Get Moving–Together!

Aside from making sure that children are getting adequate sleep and balanced and nutritious meals, encouraging exercise and active play is absolutely critical.  With some school districts cutting costs by getting rid of gym class and shortening recess,  many children across the country are getting even less of an opportunity for physical activity.  Distracting kids from all of the video games, television and other technology that lend to being sedentary can be challenge, but isn’t impossible.  The best and easiest way to get children active is to lead by example.  Children desire to have a deep connection with their parents and they also learn by imitating them.  The earlier they see their parents engaged in routine physical fitness, the deeper the message that exercise is a normal (and enjoyable) part of life.

While adults might go to the gym to get their cardio in, children get exercise by playing.  By joining children in play, whether it’s after work or during the weekends, parents can take an extremely hands on approach to their children’s activity levels.  Spending time together as a family is such a strong value in many Latino households, building on that to turn family time into active family time, parents are instilling the message that family time is important, fun and beneficial.   It also shows that parents aren’t afraid to practice what they preach – which increases the likelihood for the desire to continue an activity.

Unplug and Reconnect

How else can a parent raise active children?  For starters, turn off technology or set daily time limits.   Studies have shown that children who watch two hours or more of television each day are more likely to be obese.   By forcing them away from the television, computer or video games, the child is forced to find other sources of entertainment – and chances are, that entertainment will be much more active.   Furthermore, active play encourages a child to use their imagination and develop better interpersonal skills, as the child will have to effectively communicate with those being played with.

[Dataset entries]
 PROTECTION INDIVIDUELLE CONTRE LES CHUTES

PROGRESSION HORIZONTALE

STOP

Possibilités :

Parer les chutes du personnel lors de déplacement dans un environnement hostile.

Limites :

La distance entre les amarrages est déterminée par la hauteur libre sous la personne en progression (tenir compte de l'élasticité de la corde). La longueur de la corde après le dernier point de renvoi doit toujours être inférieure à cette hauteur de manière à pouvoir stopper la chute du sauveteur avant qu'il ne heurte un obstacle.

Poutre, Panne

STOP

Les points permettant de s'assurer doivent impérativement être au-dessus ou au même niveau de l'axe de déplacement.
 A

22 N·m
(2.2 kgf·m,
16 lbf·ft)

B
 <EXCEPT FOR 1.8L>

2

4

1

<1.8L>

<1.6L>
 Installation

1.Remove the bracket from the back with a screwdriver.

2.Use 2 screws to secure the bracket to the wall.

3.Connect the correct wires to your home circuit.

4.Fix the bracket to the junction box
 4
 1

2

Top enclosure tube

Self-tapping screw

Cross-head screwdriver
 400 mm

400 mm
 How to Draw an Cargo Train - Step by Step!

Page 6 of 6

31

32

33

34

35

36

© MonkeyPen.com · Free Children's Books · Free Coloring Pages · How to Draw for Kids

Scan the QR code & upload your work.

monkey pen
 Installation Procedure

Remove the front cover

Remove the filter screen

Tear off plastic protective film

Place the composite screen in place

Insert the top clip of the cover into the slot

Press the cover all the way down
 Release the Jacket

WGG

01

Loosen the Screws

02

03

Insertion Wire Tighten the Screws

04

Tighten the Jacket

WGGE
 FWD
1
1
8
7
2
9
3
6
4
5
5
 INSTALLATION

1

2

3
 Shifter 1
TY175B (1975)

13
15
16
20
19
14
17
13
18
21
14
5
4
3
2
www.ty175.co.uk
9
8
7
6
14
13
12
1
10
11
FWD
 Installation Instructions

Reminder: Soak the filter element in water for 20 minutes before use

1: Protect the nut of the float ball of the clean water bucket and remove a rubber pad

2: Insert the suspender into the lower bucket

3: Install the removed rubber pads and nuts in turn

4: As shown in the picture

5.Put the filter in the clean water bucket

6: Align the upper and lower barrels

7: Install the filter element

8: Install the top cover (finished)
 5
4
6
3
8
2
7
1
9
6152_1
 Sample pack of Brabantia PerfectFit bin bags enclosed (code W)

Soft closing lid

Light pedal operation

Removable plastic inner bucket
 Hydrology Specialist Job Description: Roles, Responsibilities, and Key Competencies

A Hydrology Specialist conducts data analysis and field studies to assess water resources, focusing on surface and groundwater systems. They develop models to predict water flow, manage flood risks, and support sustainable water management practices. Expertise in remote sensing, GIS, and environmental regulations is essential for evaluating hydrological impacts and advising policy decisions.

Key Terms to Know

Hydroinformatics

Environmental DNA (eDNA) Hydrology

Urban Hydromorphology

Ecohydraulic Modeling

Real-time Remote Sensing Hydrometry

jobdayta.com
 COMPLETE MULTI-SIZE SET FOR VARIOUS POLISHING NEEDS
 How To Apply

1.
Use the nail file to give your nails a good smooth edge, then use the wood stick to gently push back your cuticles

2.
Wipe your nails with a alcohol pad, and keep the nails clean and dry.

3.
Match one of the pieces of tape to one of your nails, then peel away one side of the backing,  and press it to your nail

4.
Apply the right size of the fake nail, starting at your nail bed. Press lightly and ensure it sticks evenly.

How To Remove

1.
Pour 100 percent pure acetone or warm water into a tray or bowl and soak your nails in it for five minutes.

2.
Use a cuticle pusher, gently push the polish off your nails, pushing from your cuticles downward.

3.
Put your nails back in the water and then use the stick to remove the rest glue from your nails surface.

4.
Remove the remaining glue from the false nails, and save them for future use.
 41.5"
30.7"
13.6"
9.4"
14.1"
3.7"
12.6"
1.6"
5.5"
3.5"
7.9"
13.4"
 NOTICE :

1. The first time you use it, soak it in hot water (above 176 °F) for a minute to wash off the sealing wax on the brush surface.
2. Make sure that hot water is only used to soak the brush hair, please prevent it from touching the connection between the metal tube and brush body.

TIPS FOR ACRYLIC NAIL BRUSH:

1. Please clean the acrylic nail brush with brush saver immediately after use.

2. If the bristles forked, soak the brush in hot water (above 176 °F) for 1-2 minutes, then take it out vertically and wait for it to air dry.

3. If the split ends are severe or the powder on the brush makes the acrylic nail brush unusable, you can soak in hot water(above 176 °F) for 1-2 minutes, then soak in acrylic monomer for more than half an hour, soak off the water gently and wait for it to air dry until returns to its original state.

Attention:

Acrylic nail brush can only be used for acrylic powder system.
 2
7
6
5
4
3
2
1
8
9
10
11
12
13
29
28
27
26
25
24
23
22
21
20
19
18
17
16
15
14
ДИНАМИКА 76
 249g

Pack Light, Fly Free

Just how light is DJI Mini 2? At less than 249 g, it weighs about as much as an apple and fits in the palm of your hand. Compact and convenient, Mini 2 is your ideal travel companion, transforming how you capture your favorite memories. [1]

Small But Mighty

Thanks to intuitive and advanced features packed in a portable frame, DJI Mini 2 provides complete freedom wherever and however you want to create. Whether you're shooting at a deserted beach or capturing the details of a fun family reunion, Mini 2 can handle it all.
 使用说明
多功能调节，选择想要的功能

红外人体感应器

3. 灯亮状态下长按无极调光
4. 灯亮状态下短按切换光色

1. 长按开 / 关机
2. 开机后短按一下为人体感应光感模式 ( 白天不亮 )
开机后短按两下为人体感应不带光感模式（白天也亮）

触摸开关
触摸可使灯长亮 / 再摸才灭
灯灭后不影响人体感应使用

◆ Set of tasks:
1. Summarize the piece on getting children active in two sentences.
2. Answer these questions from the piece on getting children active.
(a) What are some school districts doing to cut costs?
(b) How do children get their exercise, in contrast to adults who go to the gym?
(c) How much daily television do the cited studies link to a greater likelihood of obesity?
3. Continue the piece on raising active children from where it stops.

◆ Replies:
1. Parents can best encourage children's exercise and active play by setting an example, since children learn by imitating their parents, and by joining in their play to turn family time into active family time. Turning off technology or setting daily limits also helps, because children who watch two or more hours of television a day are more likely to be obese, and children kept away from screens tend to find more active entertainment.

2.
(a) Getting rid of gym class and shortening recess.
(b) By playing.
(c) Two hours or more each day.

3.
Institute active family activities and hobbies.  Buy children bicycles and explore your town as a family on two wheels.  If that is financially not an option, take family walks in nearby parks or create space in your home for balls, bats, and other equipment that children can use to get going.  If the family culture is one that places a value on moving, grabbing these items will be just as natural to your child as grabbing the  remote in a household that doesn’t do much exercise.

Get Your Child Involved

Give your child options and make it a game.   Forcing a child to do something they aren’t interested in is a surefire way to get the opposite result that you are going for.  Exercise is fun!  Get your child to think that way as well by allowing him or her to choose the types of activity.  Create a little family competition by seeing who can score the most baskets or walk the most steps.  Giving a child the chance to win, not only in health, but in a game instantly ups the fun factor.

Start Today For A Better Tomorrow

Even if a household has been traditionally inactive, getting started is key – and it’s never too late to get going.  Developing an active and healthy lifestyle is among the best gifts that can be given to a child and can help stave off childhood obesity and all of the serious health risks associated with it, as well as give a child lasting memories filled with fun.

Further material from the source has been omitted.